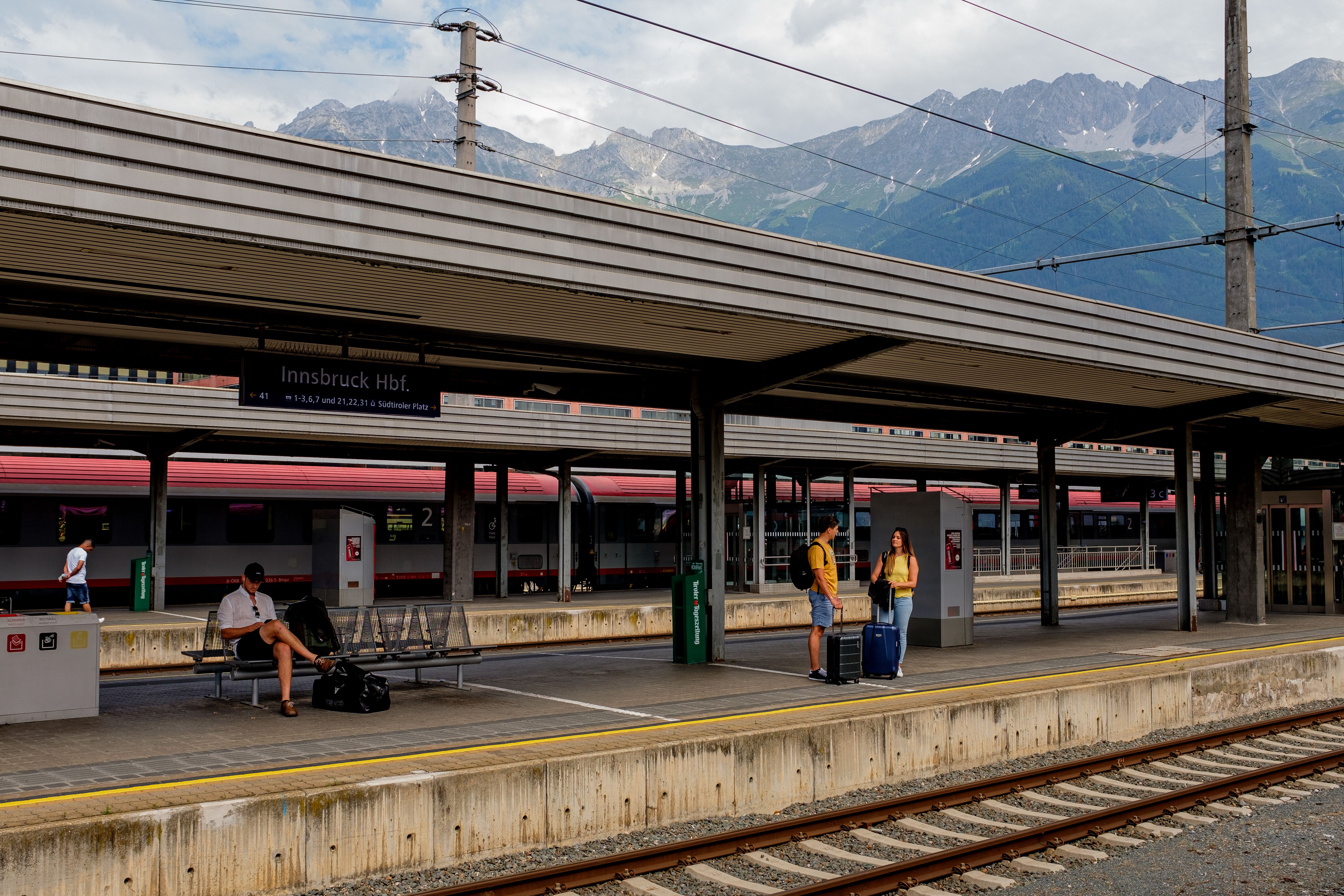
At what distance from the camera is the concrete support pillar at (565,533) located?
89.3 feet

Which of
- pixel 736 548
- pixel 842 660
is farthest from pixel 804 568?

◇ ◇ ◇ ◇ ◇ ◇ ◇

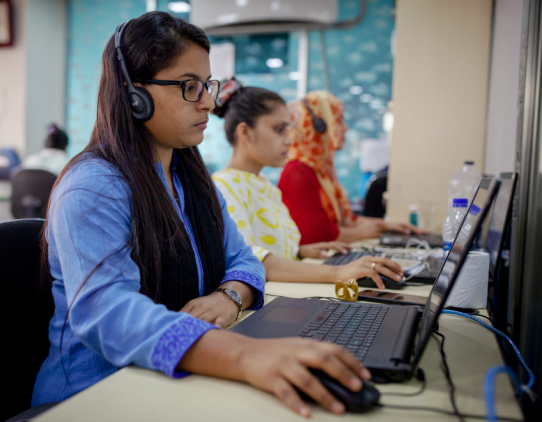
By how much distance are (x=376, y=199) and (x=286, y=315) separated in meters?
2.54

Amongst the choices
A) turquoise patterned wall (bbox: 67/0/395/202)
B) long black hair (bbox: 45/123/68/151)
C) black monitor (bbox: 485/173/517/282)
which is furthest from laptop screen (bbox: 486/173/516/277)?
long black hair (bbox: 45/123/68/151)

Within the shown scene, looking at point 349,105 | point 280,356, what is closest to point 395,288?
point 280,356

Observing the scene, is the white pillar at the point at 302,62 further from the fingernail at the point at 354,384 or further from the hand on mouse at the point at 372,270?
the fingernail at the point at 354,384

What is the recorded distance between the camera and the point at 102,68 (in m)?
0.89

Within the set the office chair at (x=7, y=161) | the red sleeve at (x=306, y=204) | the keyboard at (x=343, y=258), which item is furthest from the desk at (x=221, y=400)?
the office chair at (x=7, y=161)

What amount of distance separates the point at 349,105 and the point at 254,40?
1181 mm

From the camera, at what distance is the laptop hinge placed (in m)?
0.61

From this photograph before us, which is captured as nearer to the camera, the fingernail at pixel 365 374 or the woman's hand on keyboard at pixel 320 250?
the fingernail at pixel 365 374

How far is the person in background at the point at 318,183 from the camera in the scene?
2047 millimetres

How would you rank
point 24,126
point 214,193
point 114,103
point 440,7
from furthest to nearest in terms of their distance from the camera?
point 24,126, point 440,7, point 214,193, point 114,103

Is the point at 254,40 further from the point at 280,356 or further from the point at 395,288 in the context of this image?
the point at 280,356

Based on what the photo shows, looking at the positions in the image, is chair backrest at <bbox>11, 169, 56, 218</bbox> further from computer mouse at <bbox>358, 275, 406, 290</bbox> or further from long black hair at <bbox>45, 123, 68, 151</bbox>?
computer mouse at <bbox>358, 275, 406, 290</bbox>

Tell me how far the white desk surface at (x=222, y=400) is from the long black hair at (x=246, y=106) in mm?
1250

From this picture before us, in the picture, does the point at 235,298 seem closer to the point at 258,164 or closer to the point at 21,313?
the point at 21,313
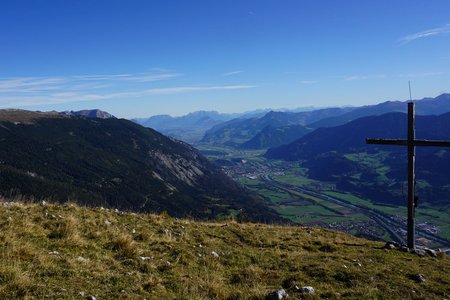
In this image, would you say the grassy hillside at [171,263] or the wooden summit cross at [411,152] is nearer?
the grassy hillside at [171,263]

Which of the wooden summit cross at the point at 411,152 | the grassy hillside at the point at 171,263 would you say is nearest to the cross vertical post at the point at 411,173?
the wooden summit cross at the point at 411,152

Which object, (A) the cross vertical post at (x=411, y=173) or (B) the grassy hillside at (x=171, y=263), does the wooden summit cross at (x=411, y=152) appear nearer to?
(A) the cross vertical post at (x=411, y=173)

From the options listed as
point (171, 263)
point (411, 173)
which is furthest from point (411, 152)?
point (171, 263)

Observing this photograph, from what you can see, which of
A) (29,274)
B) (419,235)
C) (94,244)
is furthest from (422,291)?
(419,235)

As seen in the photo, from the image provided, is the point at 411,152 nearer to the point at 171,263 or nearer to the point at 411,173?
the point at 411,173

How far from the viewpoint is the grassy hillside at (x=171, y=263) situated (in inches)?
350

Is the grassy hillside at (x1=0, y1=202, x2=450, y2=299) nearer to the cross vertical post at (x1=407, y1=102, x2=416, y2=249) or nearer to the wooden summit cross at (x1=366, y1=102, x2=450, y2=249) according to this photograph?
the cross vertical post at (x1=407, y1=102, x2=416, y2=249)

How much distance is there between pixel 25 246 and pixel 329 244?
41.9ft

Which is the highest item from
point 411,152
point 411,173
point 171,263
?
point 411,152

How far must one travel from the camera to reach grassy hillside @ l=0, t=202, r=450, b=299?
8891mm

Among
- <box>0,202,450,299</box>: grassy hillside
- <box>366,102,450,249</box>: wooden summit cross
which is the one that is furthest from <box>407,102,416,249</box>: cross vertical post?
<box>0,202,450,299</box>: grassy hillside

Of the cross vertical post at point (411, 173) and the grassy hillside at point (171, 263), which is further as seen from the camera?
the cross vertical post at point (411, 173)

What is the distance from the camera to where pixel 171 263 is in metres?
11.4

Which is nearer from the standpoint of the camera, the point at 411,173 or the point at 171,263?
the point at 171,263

◇ ◇ ◇ ◇ ◇ ◇ ◇

[Your goal]: Please pull out every line of the records that contains the word "between", and copy each one in full.

[The answer]:
What is the recorded distance between the camera and the point at 102,68 (in m)?
How much distance is there between pixel 25 246 and pixel 329 244?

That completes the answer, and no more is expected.